___ Exercise inputs

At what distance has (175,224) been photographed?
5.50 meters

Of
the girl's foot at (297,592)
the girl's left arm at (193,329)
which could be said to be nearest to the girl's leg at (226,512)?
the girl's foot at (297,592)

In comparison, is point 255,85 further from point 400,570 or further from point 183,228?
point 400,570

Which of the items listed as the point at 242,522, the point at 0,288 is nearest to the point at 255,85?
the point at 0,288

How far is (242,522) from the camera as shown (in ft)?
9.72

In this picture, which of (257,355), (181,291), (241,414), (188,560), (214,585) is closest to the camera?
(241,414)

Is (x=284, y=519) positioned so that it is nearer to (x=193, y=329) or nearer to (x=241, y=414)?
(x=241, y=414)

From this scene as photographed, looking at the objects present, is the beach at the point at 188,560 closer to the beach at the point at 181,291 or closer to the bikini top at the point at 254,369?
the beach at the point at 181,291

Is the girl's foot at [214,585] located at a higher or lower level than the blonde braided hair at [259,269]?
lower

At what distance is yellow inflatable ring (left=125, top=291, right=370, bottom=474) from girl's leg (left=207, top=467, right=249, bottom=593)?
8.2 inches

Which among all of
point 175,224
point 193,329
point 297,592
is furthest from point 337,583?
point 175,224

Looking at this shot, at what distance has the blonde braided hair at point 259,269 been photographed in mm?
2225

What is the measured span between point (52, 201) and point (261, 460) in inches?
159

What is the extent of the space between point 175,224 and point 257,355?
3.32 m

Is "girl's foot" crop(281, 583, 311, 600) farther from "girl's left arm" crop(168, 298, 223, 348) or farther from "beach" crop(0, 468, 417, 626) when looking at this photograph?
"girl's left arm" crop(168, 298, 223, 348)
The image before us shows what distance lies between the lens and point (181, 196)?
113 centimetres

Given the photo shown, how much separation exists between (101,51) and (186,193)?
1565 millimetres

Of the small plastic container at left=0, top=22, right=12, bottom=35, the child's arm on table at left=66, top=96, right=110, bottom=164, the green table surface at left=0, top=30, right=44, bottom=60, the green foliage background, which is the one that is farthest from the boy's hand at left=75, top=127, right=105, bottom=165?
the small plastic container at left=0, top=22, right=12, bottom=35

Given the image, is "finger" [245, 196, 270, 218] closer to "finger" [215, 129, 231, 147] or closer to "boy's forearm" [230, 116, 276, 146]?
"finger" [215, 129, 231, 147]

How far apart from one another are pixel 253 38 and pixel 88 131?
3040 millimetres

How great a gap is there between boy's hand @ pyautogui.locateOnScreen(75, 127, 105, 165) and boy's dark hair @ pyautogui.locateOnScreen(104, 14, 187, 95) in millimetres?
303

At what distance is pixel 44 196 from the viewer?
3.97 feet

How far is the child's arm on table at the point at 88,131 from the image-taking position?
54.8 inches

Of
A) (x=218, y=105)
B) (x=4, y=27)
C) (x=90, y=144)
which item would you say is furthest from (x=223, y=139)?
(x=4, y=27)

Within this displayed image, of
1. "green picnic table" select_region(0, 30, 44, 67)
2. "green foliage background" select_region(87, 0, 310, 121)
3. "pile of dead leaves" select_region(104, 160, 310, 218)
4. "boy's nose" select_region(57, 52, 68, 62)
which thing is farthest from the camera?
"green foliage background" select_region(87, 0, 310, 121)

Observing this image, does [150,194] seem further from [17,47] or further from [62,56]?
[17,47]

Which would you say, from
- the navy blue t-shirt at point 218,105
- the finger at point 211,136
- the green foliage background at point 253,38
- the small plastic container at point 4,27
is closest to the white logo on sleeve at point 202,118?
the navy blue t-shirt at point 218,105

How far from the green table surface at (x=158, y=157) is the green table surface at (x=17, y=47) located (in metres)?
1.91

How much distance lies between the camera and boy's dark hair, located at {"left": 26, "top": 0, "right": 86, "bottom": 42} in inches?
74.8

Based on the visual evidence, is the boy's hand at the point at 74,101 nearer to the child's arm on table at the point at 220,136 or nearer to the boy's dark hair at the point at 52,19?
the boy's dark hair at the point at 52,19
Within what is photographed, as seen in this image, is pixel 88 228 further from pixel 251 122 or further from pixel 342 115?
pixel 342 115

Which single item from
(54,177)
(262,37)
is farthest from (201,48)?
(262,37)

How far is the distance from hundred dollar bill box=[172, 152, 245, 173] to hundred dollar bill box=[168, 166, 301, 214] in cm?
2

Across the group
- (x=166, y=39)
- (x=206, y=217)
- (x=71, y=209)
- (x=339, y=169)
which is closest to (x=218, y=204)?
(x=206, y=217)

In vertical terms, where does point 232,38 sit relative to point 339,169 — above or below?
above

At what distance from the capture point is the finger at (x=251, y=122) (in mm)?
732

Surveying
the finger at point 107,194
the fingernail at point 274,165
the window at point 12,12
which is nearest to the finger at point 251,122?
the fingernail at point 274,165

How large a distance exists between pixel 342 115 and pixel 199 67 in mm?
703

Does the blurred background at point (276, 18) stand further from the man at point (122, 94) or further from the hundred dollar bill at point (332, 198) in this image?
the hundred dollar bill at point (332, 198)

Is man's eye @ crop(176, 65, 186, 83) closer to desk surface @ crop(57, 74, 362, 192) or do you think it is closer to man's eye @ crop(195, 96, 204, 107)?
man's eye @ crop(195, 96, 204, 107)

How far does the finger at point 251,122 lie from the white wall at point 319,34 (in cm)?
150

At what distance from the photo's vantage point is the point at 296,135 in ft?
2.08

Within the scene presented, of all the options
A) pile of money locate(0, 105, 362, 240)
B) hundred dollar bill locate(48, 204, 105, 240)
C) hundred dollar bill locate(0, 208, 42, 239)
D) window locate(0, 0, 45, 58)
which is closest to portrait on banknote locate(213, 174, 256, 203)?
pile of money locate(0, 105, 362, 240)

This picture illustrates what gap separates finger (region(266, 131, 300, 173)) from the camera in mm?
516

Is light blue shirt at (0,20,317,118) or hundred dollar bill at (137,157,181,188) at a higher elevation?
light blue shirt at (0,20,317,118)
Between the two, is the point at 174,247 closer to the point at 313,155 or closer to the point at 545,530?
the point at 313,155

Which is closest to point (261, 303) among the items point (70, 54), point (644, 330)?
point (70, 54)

______

▶ Your objective: Retype the whole listing above exactly.

▶ Answer below:
At what distance has (175,224) been photographed?
5.50 meters

Of
the girl's foot at (297,592)
the girl's left arm at (193,329)
which could be said to be nearest to the girl's leg at (226,512)?
the girl's foot at (297,592)

In comparison, is point 255,85 further from point 400,570 or further from point 183,228?
point 400,570

Which of the items listed as the point at 242,522, the point at 0,288 is nearest to the point at 255,85?
the point at 0,288

How far is (242,522) from the camera as shown (in ft)?
9.72

In this picture, which of (257,355), (181,291), (241,414), (188,560), (214,585) is closest to the camera?
(241,414)

Is (x=284, y=519) positioned so that it is nearer to (x=193, y=329) or nearer to (x=241, y=414)?
(x=241, y=414)

From this scene as photographed, looking at the objects present, is the beach at the point at 188,560 closer to the beach at the point at 181,291 or closer to the bikini top at the point at 254,369?
the beach at the point at 181,291

Is the girl's foot at [214,585] located at a higher or lower level than the blonde braided hair at [259,269]?
lower

At what distance is yellow inflatable ring (left=125, top=291, right=370, bottom=474) from girl's leg (left=207, top=467, right=249, bottom=593)?
8.2 inches

Which among all of
point 175,224
point 193,329
point 297,592
is furthest from point 337,583?
point 175,224

Looking at this shot, at what distance has the blonde braided hair at point 259,269 been photographed in mm?
2225

What is the measured span between point (52, 201) and point (261, 460) in inches?
159

What is the extent of the space between point 175,224 and point 257,355?
3.32 m

Is "girl's foot" crop(281, 583, 311, 600) farther from "girl's left arm" crop(168, 298, 223, 348) or farther from "beach" crop(0, 468, 417, 626) when looking at this photograph?
"girl's left arm" crop(168, 298, 223, 348)
The image before us shows what distance lies between the lens and point (181, 196)?
113 centimetres

Given the photo shown, how much separation exists between (101,51) and (186,193)?
1565 millimetres

Of the small plastic container at left=0, top=22, right=12, bottom=35, the child's arm on table at left=66, top=96, right=110, bottom=164, the green table surface at left=0, top=30, right=44, bottom=60, the green foliage background, which is the one that is farthest from the boy's hand at left=75, top=127, right=105, bottom=165?
the small plastic container at left=0, top=22, right=12, bottom=35

Given the image, is "finger" [245, 196, 270, 218] closer to "finger" [215, 129, 231, 147] or closer to "boy's forearm" [230, 116, 276, 146]?
"finger" [215, 129, 231, 147]

How far apart from one another are pixel 253 38 and pixel 88 131?
3040 millimetres

How great a gap is there between boy's hand @ pyautogui.locateOnScreen(75, 127, 105, 165) and boy's dark hair @ pyautogui.locateOnScreen(104, 14, 187, 95) in millimetres?
303

At what distance is pixel 44 196 from the viewer?
3.97 feet

How far is the child's arm on table at the point at 88,131 from the image-taking position?
54.8 inches

Of
A) (x=218, y=105)
B) (x=4, y=27)
C) (x=90, y=144)
which item would you say is furthest from (x=223, y=139)?
(x=4, y=27)

Within this displayed image, of
1. "green picnic table" select_region(0, 30, 44, 67)
2. "green foliage background" select_region(87, 0, 310, 121)
3. "pile of dead leaves" select_region(104, 160, 310, 218)
4. "boy's nose" select_region(57, 52, 68, 62)
which thing is farthest from the camera?
"green foliage background" select_region(87, 0, 310, 121)

Observing this image, does [150,194] seem further from [17,47] or further from [62,56]?
[17,47]

Which would you say, from
- the navy blue t-shirt at point 218,105
- the finger at point 211,136
- the green foliage background at point 253,38
- the small plastic container at point 4,27
is closest to the white logo on sleeve at point 202,118?
the navy blue t-shirt at point 218,105

How far from the green table surface at (x=158, y=157) is the green table surface at (x=17, y=47) located (in metres)?
1.91

How much distance lies between the camera and boy's dark hair, located at {"left": 26, "top": 0, "right": 86, "bottom": 42} in inches?
74.8

Based on the visual evidence, is the boy's hand at the point at 74,101 nearer to the child's arm on table at the point at 220,136 or nearer to the boy's dark hair at the point at 52,19?
the boy's dark hair at the point at 52,19
Within what is photographed, as seen in this image, is pixel 88 228 further from pixel 251 122 or further from pixel 342 115?
pixel 342 115

Which single item from
(54,177)
(262,37)
is farthest from (201,48)?
(262,37)

How far is the distance from hundred dollar bill box=[172, 152, 245, 173] to hundred dollar bill box=[168, 166, 301, 214] in cm?
2

Across the group
- (x=166, y=39)
- (x=206, y=217)
- (x=71, y=209)
- (x=339, y=169)
which is closest to (x=218, y=204)?
(x=206, y=217)

In vertical terms, where does point 232,38 sit relative to point 339,169 — above or below?
above

At what distance from the capture point is the finger at (x=251, y=122) (in mm)?
732

Surveying
the finger at point 107,194
the fingernail at point 274,165
the window at point 12,12
which is nearest to the finger at point 251,122?
the fingernail at point 274,165

How large a distance exists between pixel 342 115 and pixel 199 67 in mm?
703

Does the blurred background at point (276, 18) stand further from the man at point (122, 94) or further from the hundred dollar bill at point (332, 198) in this image?
the hundred dollar bill at point (332, 198)

Is man's eye @ crop(176, 65, 186, 83) closer to desk surface @ crop(57, 74, 362, 192) or do you think it is closer to man's eye @ crop(195, 96, 204, 107)?
man's eye @ crop(195, 96, 204, 107)

How far does the finger at point 251,122 lie from the white wall at point 319,34 (in cm)?
150

At what distance from the photo's vantage point is the point at 296,135 in ft?
2.08

Within the scene presented, of all the options
A) pile of money locate(0, 105, 362, 240)
B) hundred dollar bill locate(48, 204, 105, 240)
C) hundred dollar bill locate(0, 208, 42, 239)
D) window locate(0, 0, 45, 58)
which is closest to portrait on banknote locate(213, 174, 256, 203)?
pile of money locate(0, 105, 362, 240)

This picture illustrates what gap separates finger (region(266, 131, 300, 173)) from the camera in mm?
516

Is light blue shirt at (0,20,317,118) or hundred dollar bill at (137,157,181,188) at a higher elevation?
light blue shirt at (0,20,317,118)
Between the two, is the point at 174,247 closer to the point at 313,155 or closer to the point at 545,530?
the point at 313,155

Which is closest to point (261, 303) among the items point (70, 54), point (644, 330)?
point (70, 54)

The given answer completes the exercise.